③業務ドメインを意識して同じ業界に長く居続ける

プロジェクトをコロコロ変える指示が出たときに、可能であれば「同じ業界に残りたい」と希望を出すと、ドメイン知識が蓄積しやすくなります。金融なら金融、製造業なら製造業と決めておくのは、AI時代に効いてくる戦略です。

④個人開発・OSSで新技術に触れる

業務でAI・クラウドに触れられなくても、個人開発で手を動かすことはできます。GitHubに公開しておくと、転職時のポートフォリオにもなります。

⑤定期的に市場価値を確認する

転職エージェントに登録すると、スキルセットがどの業界・どのポジションでどう評価されるかが分かります。これは現職に残る判断材料にもなりますし、転職を決めた場合の交渉材料にもなります。今すぐ転職するかは別として、年に1回くらい市場価値を確認する習慣を持っておくと、選択肢が広がります。

なお、転職先として中小自社開発がなぜ有利になりやすいのか、逆に中小ならではの厳しさは何かについては、下記の関連記事も参考にしてみてください。

 

まとめ

客先常駐プログラマーとして働く中で身につけにくい4つのスキルを整理すると、下記の通りです。

  • プロジェクトマネジメント能力
  • 共通ライブラリ・基盤設計の能力
  • 新技術(AI・クラウド等)の実務経験
  • 業務ドメイン知識と要件定義力

特に4つ目の業務ドメイン知識と要件定義力は、AIが多くのコーディング作業を肩代わりするようになりつつある現在、相対的に価値が上がっていく可能性がある領域です。
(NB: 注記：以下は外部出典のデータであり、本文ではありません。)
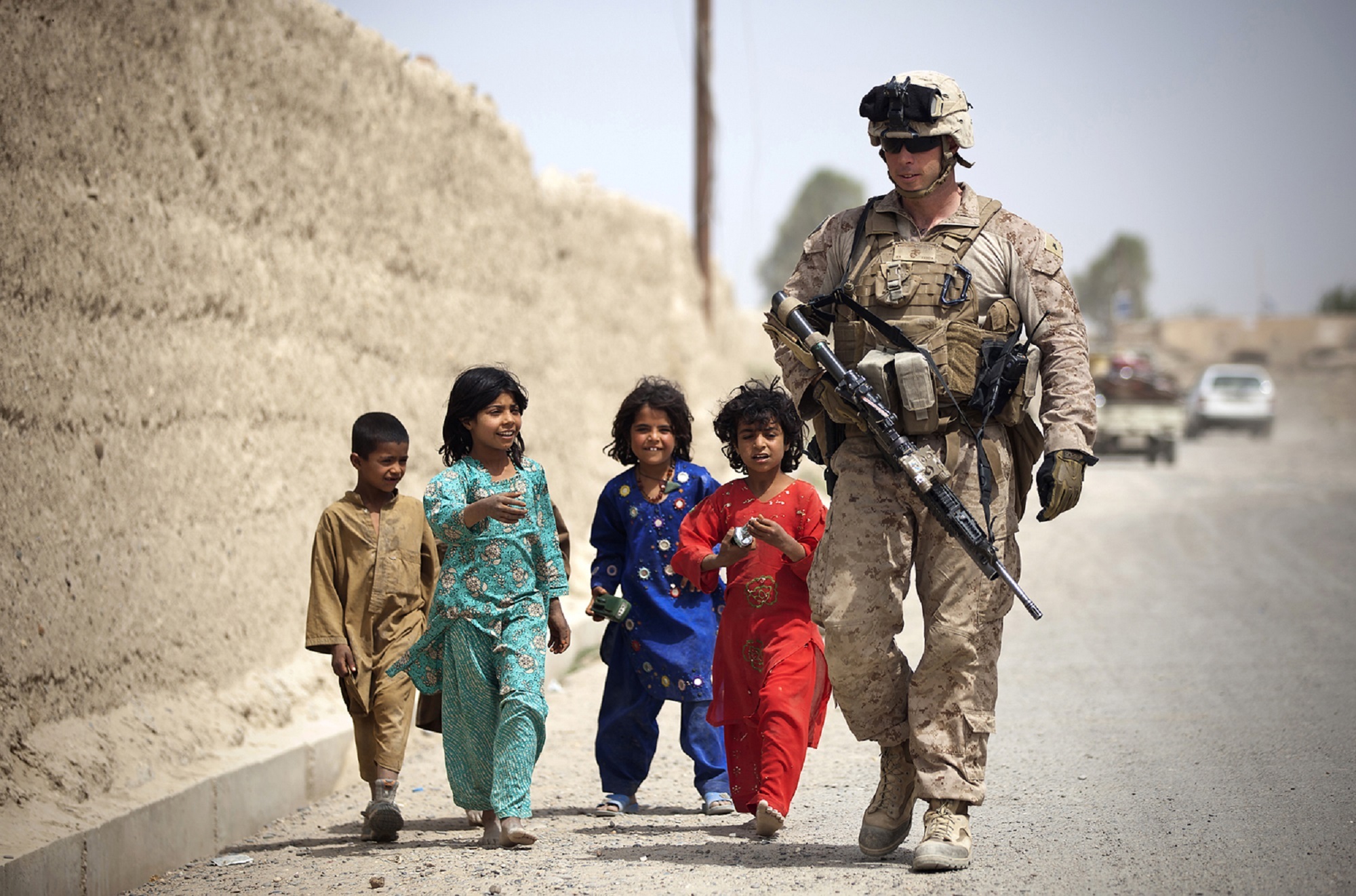 Soldier with the Kids, American, Army, Kids, Saviour, HQ Photo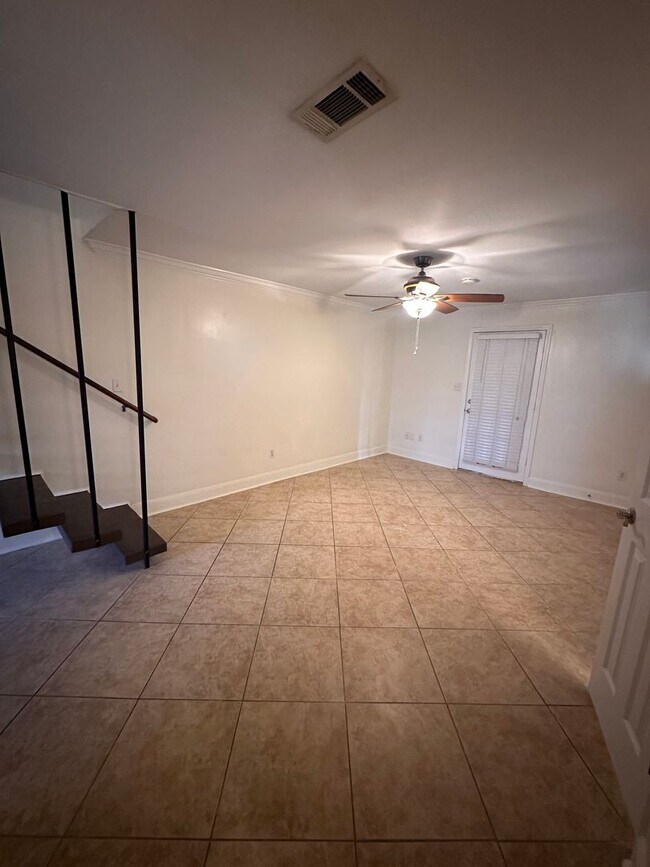 Building Photo - 3008 5th St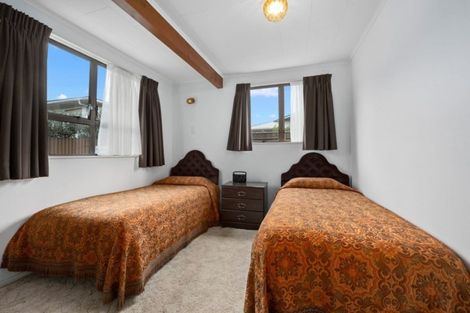 Photo of property in 15a Montgomery Crescent, Clouston Park, Upper Hutt, 5018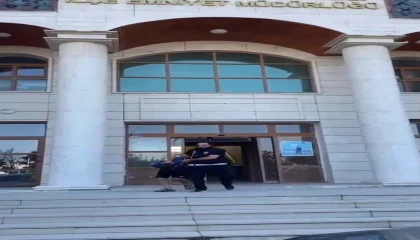 Ayrılmak istediği için evlatlarının önünde eli bıçaklı kocası tarafından öldüresiye dövüldü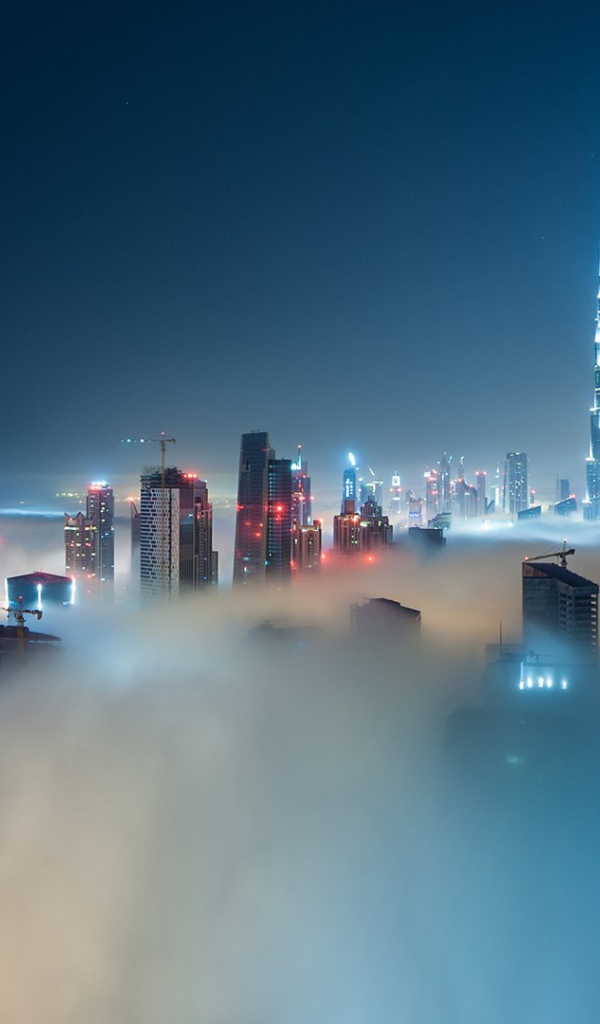 Дубай в тумане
ただしこれは、個人のスキルや努力の問題ではなく、商流とポジションの構造による傾向です。客先常駐で頑張っている方を否定する話ではありません。

そして、構造的に身につけにくいスキルでも、工夫次第で補っていく方法はあります。今日からできることもあれば、少し先を見据えて準備することもあります。無理のないペースで、自分のキャリア戦略に合わせて動いてみてください。